Исповедь очень туманная, как видим; ряд ощущений мимолетных, ряд набежавших мыслей и картина близкой смерти, которая должна разрешить всю эту путаницу. Ясного сознания прожитого момента нет, нет и никаких видов на будущее. Сумерки души – как говорит поэт. И действительно, такие сумерки лежали тогда над душой Лермонтова[10].
Да и могло ли быть иначе, когда самые трудные этические вопросы жизни обступали молодой ум и он в решении их должен был полагаться на впечатления минуты? И минутами поэт и любил людей, и ненавидел их, и искал их встречи, и сторонился от них. Минутами верил, что ради них призван действовать, затем не верил в свое призвание; минутами проклинал мир, а затем пророчил ему счастливую будущность.
Во всех этих колебаниях и противоречиях было только одно постоянное – ощущение боли от растерянности перед нравственными требованиями, которые ставишь себе самому и окружающим людям.
Учителя и книги
I
Высказывалось иногда мнение, что взгляды и чувства, выраженные в юношеских стихах Лермонтова, – чувства напускные и мысли заимствованные. У кого они могли быть заимствованы?
Лермонтов в своей юности читал много, и в круг его чтения входили самые разнообразные по своим мировоззрениям и настроениям авторы.
Внимание ребенка было очень рано обращено на книгу. Сначала гувернеры – их было много: грек, еврей, два француза и англичанин, – а затем преподаватели благородного пансиона сдружили Лермонтова с писателями, которые на короткий срок, несомненно, покорили его фантазию, совсем юную и очень впечатлительную.
Точных сведений о книгах, какие Лермонтов читал в детстве и юности, мы не имеем; из собственных же его стихов мы можем вывести только одно заключение, что из всех литературных образцов, на которых поэт учился образно мыслить и чувствовать, поэзия Байрона оставила наиболее ясный след на его творчестве.
Часто и много говорилось об этом влиянии Байрона на Лермонтова. Оно очень ощутимо и в ранний период творчества Лермонтова, и в годы зрелого его развития. Иногда целое стихотворение выдержано в байроническом ключе, а всего чаще встречаются драматические положения и образы, которые Байрон отметил навсегда своей печатью.
Первый вопрос, с которым мы должны считаться, говоря о байронизме Лермонтова, это – вопрос о предрасположении Лермонтова к восприятию байронического настроения.

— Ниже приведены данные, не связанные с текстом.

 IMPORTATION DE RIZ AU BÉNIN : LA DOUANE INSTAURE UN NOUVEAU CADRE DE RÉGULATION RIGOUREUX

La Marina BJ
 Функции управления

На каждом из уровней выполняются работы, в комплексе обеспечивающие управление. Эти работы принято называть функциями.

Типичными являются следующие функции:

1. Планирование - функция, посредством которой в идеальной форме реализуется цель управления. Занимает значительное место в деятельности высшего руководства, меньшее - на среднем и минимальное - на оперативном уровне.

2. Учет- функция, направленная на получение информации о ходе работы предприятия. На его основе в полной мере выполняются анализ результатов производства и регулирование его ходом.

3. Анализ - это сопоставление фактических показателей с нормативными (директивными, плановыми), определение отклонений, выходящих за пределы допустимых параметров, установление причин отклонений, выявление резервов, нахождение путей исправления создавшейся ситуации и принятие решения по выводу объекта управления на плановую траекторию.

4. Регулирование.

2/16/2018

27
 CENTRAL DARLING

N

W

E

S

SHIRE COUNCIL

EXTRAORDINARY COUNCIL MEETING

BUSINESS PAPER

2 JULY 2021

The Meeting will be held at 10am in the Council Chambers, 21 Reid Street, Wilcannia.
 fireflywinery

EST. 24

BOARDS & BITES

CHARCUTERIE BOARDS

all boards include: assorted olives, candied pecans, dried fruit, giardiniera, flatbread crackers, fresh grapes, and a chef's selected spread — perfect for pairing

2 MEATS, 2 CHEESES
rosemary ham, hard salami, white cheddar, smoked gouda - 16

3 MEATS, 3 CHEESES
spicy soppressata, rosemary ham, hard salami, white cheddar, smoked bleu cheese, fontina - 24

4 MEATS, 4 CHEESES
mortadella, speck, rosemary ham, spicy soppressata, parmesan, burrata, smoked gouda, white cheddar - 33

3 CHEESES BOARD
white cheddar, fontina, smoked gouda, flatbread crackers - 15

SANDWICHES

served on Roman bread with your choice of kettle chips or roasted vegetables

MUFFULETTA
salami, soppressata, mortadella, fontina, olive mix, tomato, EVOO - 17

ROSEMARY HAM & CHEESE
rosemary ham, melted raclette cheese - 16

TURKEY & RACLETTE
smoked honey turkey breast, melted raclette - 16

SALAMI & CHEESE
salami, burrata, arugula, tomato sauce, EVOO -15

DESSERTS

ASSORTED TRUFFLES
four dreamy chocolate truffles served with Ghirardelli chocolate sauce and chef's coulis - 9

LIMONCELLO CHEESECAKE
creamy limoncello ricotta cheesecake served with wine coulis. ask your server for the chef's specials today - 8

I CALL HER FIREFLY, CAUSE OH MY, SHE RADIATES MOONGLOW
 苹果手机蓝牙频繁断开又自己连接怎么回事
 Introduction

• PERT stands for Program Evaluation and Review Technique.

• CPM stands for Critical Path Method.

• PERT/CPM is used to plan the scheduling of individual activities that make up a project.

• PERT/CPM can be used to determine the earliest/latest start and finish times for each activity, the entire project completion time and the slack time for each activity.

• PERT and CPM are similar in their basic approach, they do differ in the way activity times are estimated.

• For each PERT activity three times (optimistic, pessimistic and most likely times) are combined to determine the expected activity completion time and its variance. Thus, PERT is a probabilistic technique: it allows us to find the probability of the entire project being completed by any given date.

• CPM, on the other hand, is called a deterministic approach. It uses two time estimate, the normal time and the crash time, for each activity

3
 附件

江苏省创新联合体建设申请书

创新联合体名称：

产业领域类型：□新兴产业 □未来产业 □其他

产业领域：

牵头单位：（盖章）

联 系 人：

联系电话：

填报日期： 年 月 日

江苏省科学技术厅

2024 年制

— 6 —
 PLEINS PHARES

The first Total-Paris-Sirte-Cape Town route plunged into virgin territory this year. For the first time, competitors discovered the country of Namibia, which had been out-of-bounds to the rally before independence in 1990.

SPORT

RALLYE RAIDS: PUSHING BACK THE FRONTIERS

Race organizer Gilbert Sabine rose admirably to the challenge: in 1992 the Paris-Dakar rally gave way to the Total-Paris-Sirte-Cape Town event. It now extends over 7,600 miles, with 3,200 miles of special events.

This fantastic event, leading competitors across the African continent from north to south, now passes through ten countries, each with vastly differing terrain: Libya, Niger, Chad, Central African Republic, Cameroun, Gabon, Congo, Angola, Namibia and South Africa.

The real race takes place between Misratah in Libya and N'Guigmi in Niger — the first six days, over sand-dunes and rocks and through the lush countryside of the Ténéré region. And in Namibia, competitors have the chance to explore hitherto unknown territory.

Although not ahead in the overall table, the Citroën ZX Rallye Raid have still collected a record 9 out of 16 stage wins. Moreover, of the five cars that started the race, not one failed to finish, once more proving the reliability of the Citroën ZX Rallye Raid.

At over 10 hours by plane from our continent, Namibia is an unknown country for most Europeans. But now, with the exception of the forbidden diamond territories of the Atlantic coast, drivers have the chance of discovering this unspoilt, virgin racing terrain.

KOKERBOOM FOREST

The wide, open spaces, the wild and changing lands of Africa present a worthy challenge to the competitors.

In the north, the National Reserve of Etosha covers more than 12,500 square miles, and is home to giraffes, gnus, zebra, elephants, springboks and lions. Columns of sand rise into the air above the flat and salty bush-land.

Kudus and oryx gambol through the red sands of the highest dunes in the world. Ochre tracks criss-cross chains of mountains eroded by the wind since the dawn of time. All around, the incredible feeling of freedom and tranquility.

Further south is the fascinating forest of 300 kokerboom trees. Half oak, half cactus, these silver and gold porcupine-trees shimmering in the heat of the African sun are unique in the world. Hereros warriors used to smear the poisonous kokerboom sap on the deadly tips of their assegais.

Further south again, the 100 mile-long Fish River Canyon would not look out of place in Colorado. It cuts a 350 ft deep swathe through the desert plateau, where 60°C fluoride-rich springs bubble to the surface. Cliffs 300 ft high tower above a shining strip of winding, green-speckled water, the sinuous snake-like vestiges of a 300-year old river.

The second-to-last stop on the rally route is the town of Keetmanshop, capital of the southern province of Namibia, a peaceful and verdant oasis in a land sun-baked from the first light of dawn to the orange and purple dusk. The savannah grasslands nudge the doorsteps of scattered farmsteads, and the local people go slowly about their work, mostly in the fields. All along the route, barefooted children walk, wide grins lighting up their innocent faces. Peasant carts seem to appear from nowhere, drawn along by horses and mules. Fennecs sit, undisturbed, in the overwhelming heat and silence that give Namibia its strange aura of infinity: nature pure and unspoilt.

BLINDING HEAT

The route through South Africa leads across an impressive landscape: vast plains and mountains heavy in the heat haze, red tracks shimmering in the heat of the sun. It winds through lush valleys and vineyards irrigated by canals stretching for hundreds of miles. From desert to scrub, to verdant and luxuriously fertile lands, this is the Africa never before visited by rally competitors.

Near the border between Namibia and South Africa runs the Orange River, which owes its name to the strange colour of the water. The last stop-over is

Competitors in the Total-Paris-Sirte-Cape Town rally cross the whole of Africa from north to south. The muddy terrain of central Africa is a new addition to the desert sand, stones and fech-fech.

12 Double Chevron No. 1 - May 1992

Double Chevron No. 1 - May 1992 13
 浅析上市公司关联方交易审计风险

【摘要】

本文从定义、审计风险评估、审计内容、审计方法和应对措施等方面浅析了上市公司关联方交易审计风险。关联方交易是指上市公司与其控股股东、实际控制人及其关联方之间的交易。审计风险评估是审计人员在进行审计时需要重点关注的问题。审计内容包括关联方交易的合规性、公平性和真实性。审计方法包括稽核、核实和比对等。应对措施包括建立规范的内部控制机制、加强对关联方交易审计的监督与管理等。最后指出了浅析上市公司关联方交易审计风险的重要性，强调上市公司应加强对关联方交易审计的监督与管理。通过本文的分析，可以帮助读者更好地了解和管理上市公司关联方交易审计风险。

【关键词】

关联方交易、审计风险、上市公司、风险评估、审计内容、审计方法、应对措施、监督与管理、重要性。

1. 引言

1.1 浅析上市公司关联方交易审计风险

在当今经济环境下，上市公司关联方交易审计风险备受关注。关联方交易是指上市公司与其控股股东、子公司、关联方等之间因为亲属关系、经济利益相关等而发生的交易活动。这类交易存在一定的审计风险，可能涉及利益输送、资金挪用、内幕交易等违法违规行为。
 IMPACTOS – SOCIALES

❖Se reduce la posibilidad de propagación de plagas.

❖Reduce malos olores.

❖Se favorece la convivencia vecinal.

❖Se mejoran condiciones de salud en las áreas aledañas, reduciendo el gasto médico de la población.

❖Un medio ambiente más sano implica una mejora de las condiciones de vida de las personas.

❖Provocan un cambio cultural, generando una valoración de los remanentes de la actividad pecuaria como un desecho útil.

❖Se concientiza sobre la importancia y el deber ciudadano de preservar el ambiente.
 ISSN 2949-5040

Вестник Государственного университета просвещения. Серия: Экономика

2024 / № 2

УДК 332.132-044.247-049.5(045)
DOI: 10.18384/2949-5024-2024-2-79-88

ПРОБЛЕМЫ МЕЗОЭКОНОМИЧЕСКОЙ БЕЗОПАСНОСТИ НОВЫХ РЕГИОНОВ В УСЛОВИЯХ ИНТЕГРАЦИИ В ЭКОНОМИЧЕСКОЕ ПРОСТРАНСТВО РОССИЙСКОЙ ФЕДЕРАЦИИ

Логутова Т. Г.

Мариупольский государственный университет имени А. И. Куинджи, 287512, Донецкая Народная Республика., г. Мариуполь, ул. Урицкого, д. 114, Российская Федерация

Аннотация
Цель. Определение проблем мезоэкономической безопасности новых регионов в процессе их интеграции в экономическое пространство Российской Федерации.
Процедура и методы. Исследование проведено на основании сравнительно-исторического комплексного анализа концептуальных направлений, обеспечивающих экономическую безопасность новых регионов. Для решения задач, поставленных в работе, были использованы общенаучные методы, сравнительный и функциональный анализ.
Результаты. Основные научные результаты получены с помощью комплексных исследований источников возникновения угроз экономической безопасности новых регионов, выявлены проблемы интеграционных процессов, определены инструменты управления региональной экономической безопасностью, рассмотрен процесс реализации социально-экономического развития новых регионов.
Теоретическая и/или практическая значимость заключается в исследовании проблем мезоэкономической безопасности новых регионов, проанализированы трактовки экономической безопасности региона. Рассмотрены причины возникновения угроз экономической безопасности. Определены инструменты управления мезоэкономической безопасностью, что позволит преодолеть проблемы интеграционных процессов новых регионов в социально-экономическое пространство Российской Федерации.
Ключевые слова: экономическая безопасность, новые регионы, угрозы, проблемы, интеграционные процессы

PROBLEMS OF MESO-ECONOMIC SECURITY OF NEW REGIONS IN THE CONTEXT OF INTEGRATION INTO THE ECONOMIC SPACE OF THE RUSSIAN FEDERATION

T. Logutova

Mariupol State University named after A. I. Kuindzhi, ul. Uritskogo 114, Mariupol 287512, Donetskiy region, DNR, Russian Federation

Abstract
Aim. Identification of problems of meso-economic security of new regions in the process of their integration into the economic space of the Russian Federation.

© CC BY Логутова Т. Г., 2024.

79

Иногда приходится слышать, что Лермонтов находился под прямым влиянием английского поэта, что он вычитывал из него свои юношеские произведения, что и в дальнейшей своей деятельности он часто развивал тему, данную ему со стороны.
Значение влияния Байрона на Лермонтова было так же преувеличено, как оценка влияния того же Байрона на Пушкина. Не подлежит сомнению, что, сравнительно с Пушкиным, Лермонтов чаще и упорнее писал в «байроническом духе», но это объясняется тем, что Пушкин случайно, в один только краткий период своей жизни, совпал с Байроном в настроении, мыслях, симпатиях и антипатиях, а Лермонтов родился со всеми задатками байронического настроения. В самой психической организации Лермонтова было очень много сходного с Байроном. Их роднило и ненасытное самолюбие, и свободолюбие, и мятеж духа, и мечты о великом призвании, и способность нежиться в грусти, и протест против многих этических норм современной им жизни. Но Лермонтов умер очень молодым и не мог прочувствовать, понять и усвоить вполне всей сущности байронической философии жизни, а потому развил и дополнил только одну, правда, самую показную, ее сторону – сторону отрицания. Эта сторона была Лермонтову более понятна, так как он мог прийти к меланхолическим, пессимистическим и отрицательным взглядам на жизнь и людей помимо Байрона, сопоставляя лишь данные реальной жизни с теми идейными требованиями, какие он ей ставил. Но если один человек сходится с другим в своих мнениях и чувствах, то его мысли, подкрепленные и развитые этим взаимным соглашением, остаются все-таки его собственностью. Так точно и поэтическое настроение Лермонтова, выросшее свободно из недр его мятежного и опечаленного духа, было только подкреплено соседством Байрона.